Aloe ferox prefers dry-tropical climates, open areas, sandy-loamy soils and full sun. Give each Aloe plant at least 1 meter spacing.
How to Plant
You can grow Aloe Ferox from seeds, sow just under the surface in a sandy soil. Water regularly and make sure the soil drains well. Transplant into small pots or bags once they are about 4cm high (approximately 6 months). From seed it takes about 4 to 5 years for the plants to reach the first harvest.
How to Water
Once the plant is established or from about 20 centimetres in size you can water moderately, once a week. If you are growing your Aloe in a container take care not to over water.
Aloe Ferox can grow with other plants that prefer full sun, open areas and well draining sandy soil, such as other Aloes or succulent plants.
How to Propagate
Aloe ferox plants are propagated mainly from seed and cuttings. The side branches or basal sprout are removed and the wound is allowed to dry off for some time before planting.
How to Harvest
Harvesting is done in winter by manual leaf cutting. Only the 10 to 15 lower leaves of an adult Aloe Ferox plant are harvested. The leaves are cut as close to the stem as possible and stacked in a round tower so that the yellow exudate drips into a hollow in the centre which is lined with a plastic sheet.
Information & Research
The main purgative principle is the anthrone C-glucoside aloin (=barbaloin). The aloin content in exudate varies between 8,5 and 32%. The gel polysaccharides are binogalactan and rhamnogalacturonan types. Aloe gel is a watery mixture of pectic substances, amino acids, minerals, trace elements and organic acids amongst others. (21)
The wound-healing properties of aloe gel come from glycoproteins and is responsible for the hydrating, insulating and protective effects. The anthraquinone derivatives act as a laxative. (21)
Aloe vera has been the subject of numerous studies with results ranging from skin and wound-healing properties, laxative, anti-oxidant, anti-inflammatory, antimicrobial, anti-cancer, antimalarial and anthelmintic activities. Aloe Ferox research is something that has started more recently, for example the Aloe Council of South Africa was founded in 2006.
Preparations & Uses
Leaves and roots. The bitter yellow juice is found just under the surface of the leaf and is tapped to form a dark brown resin which is a solid lump.

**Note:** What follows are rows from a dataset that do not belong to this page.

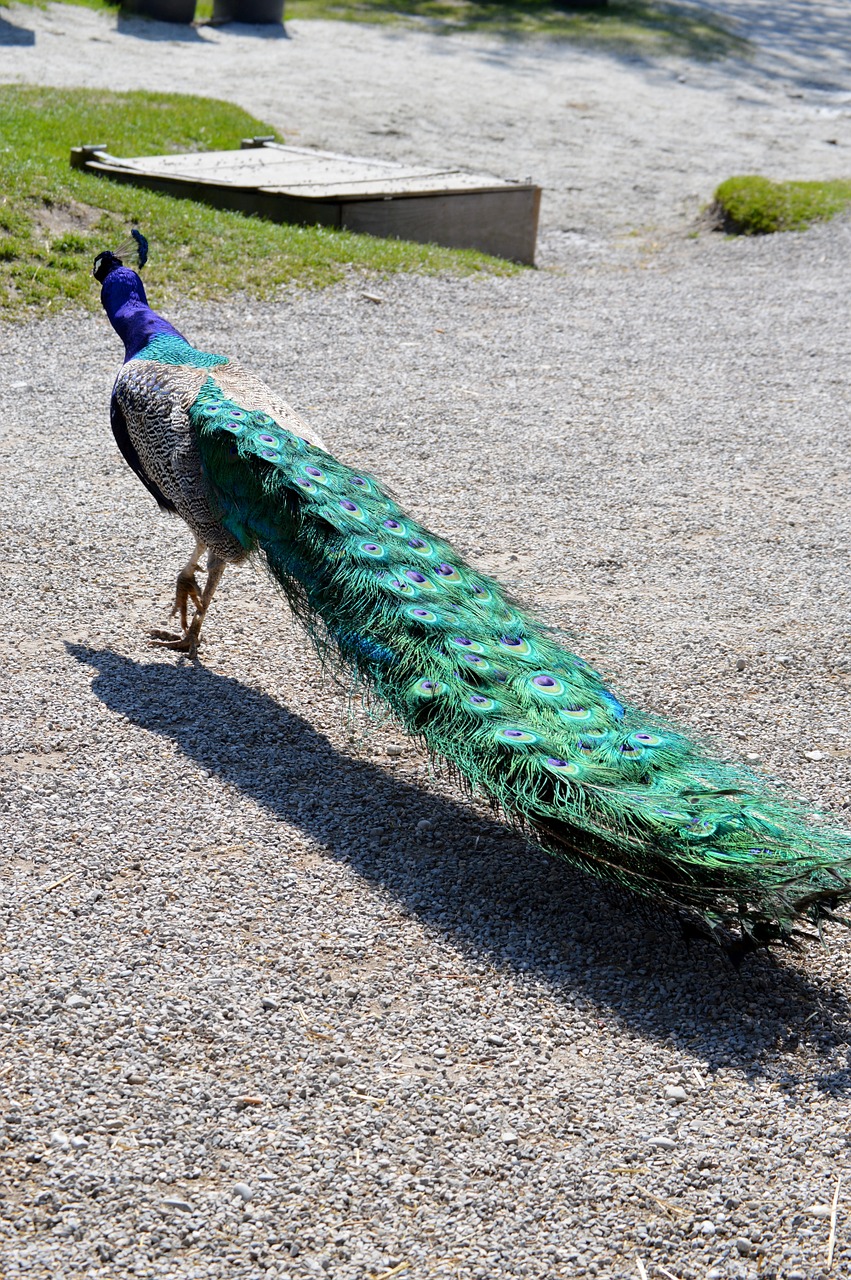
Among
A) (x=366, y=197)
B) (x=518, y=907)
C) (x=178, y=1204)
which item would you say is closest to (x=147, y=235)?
(x=366, y=197)

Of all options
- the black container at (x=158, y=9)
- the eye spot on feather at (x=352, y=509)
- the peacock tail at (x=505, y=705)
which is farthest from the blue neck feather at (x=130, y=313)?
the black container at (x=158, y=9)

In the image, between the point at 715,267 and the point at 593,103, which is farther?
the point at 593,103

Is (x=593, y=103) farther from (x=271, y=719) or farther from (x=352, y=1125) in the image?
(x=352, y=1125)

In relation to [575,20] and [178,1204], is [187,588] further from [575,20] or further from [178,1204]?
[575,20]

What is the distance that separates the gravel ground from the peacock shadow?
0.04 ft

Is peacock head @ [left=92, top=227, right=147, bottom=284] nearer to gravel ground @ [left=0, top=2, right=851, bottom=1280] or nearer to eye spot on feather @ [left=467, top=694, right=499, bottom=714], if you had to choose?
gravel ground @ [left=0, top=2, right=851, bottom=1280]

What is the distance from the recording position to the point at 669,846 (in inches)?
124

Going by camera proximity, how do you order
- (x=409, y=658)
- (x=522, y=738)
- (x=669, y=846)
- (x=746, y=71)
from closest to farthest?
(x=669, y=846)
(x=522, y=738)
(x=409, y=658)
(x=746, y=71)

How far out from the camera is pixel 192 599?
5.05 m

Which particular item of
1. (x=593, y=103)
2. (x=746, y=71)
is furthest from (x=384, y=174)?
(x=746, y=71)

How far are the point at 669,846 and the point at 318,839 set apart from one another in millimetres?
1215

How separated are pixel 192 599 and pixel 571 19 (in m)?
20.7

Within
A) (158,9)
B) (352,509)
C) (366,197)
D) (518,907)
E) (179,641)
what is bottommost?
(179,641)

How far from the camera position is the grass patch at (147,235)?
903 cm
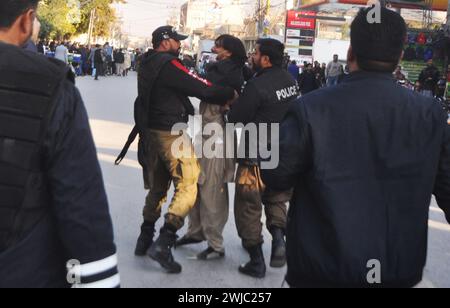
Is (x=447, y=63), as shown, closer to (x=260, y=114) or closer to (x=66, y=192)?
(x=260, y=114)

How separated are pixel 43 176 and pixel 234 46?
12.2 feet

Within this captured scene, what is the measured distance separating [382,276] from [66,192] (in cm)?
124

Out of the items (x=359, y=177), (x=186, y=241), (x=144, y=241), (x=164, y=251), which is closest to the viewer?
(x=359, y=177)

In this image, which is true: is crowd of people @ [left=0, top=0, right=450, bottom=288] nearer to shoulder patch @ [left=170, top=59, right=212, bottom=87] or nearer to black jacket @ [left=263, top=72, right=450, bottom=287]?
black jacket @ [left=263, top=72, right=450, bottom=287]

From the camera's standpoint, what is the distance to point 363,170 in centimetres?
261

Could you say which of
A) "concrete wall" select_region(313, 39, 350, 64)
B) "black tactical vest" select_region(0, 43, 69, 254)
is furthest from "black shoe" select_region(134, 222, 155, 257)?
"concrete wall" select_region(313, 39, 350, 64)

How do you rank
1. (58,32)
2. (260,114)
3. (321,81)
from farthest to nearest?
(58,32) < (321,81) < (260,114)

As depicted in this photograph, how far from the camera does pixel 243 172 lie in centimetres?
562

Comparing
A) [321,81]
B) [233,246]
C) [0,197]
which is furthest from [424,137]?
[321,81]

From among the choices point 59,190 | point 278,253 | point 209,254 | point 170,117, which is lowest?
point 209,254

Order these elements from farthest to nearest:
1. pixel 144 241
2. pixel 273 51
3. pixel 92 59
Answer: pixel 92 59 → pixel 144 241 → pixel 273 51

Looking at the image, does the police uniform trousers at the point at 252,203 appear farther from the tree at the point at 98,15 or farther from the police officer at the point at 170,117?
the tree at the point at 98,15

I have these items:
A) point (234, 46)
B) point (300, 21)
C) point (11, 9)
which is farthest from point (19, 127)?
point (300, 21)

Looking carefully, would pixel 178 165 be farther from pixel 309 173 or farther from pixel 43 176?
pixel 43 176
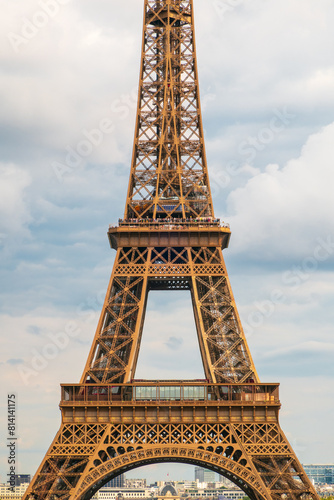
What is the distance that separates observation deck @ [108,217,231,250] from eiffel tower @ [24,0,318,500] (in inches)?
4.5

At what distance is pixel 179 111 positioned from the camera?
89.2 m

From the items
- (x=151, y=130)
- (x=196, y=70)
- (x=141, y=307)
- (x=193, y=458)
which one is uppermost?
(x=196, y=70)

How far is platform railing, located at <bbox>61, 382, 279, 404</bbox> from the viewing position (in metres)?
74.6

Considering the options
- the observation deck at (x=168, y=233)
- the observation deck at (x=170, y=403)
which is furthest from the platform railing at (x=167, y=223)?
the observation deck at (x=170, y=403)

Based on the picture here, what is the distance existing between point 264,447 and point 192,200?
26.7 meters

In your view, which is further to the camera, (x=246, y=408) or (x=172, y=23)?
(x=172, y=23)

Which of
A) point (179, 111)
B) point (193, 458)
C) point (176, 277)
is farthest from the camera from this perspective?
point (179, 111)

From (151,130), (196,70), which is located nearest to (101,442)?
(151,130)

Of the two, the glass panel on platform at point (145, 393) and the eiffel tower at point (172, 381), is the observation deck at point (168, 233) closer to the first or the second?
the eiffel tower at point (172, 381)

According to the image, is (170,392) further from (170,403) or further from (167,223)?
(167,223)

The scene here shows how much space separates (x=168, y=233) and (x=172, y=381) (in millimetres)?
15361

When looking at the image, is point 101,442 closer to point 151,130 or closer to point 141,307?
point 141,307

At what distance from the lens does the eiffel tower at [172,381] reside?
235 feet

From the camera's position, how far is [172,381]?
76.6m
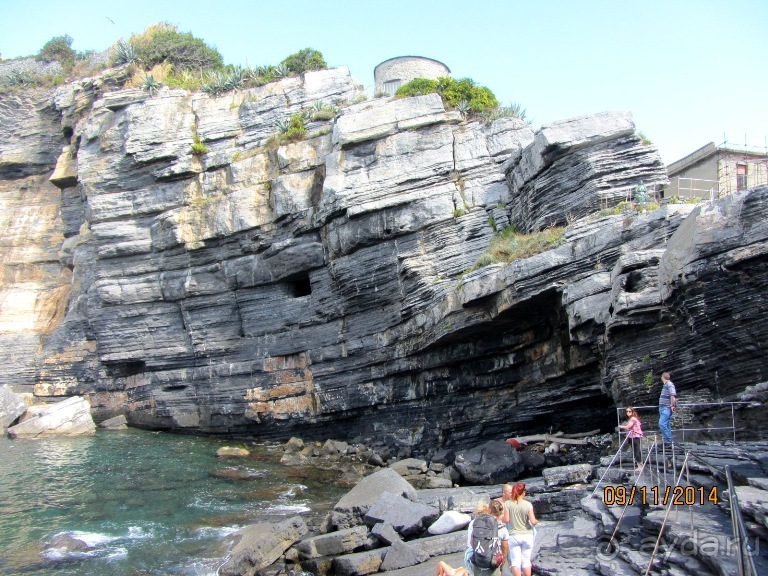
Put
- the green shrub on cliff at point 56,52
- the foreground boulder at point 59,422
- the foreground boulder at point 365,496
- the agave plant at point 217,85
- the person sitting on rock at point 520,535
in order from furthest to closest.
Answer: the green shrub on cliff at point 56,52 < the agave plant at point 217,85 < the foreground boulder at point 59,422 < the foreground boulder at point 365,496 < the person sitting on rock at point 520,535

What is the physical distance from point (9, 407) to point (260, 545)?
763 inches

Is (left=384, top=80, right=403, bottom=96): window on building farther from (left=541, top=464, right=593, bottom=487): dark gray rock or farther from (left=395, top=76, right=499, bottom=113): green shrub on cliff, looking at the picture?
(left=541, top=464, right=593, bottom=487): dark gray rock

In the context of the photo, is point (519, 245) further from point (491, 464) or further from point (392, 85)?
point (392, 85)

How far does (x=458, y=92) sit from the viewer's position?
976 inches

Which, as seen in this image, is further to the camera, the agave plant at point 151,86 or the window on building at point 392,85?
the window on building at point 392,85

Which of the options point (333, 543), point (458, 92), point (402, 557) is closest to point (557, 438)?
point (402, 557)

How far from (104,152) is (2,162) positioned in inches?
429

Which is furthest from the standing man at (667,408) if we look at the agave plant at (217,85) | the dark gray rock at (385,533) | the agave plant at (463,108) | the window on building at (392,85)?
the agave plant at (217,85)

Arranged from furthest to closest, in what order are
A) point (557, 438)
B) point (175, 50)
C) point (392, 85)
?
point (175, 50) < point (392, 85) < point (557, 438)

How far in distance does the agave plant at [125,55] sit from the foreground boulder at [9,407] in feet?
56.6

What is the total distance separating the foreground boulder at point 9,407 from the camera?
26.2 meters

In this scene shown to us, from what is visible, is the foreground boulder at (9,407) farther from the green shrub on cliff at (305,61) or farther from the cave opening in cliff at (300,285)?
the green shrub on cliff at (305,61)

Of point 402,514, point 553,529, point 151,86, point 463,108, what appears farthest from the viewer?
point 151,86

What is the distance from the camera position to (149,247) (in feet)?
89.8
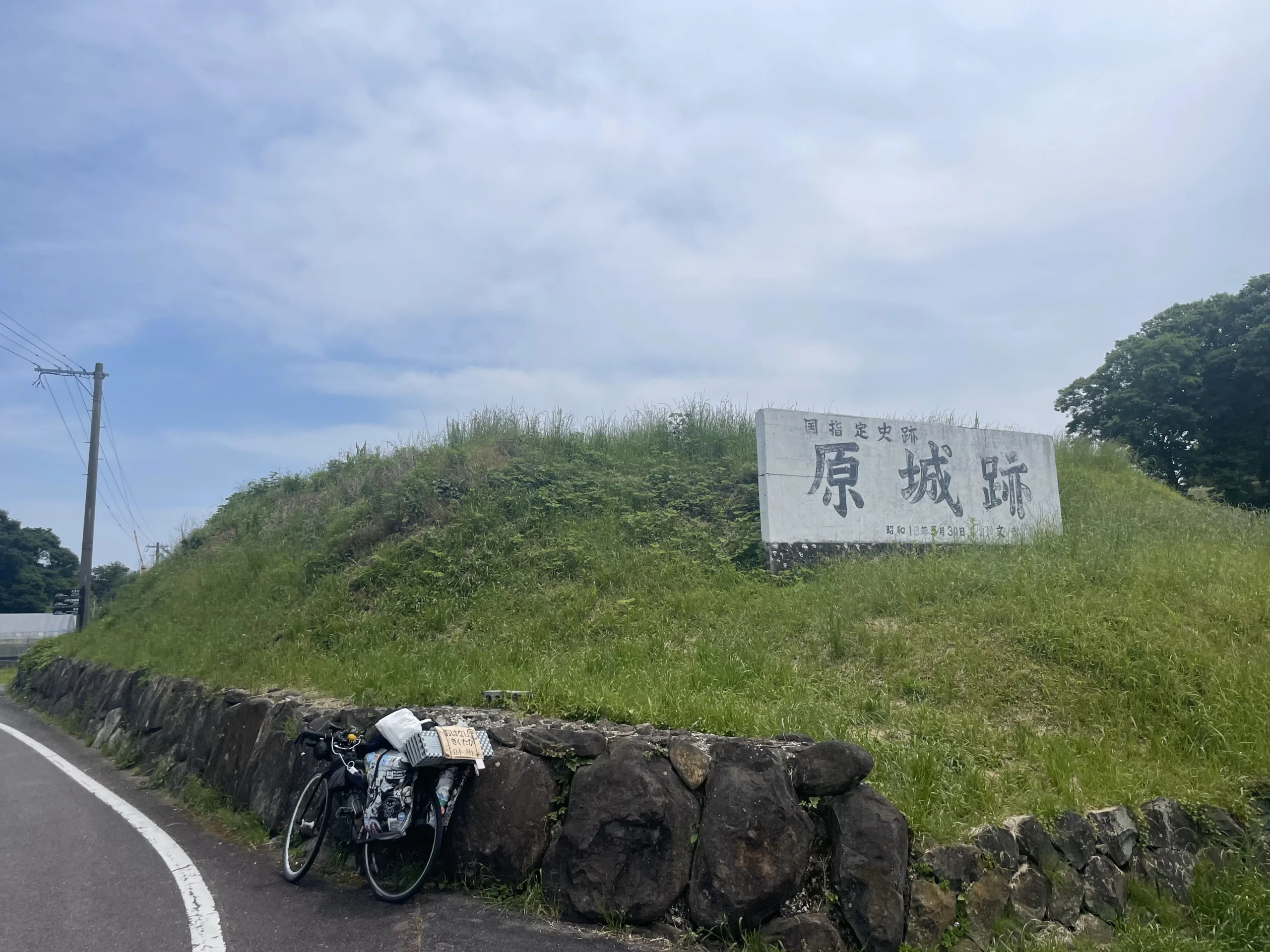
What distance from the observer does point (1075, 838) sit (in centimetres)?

Aloe gel comes from the inner fleshy part of the leaf and is often use in cosmetics.
A small crystal about 5mm in size is taken orally as a laxative. Half the dose is taken for arthiritis. The fresh bitter sap is also instilled directly for conjunctivitis and sinusitis. (21)
The leaves and roots can be boiled and used as a laxative, for arthritis, eczema, conjunctivitis, hypertension and stress.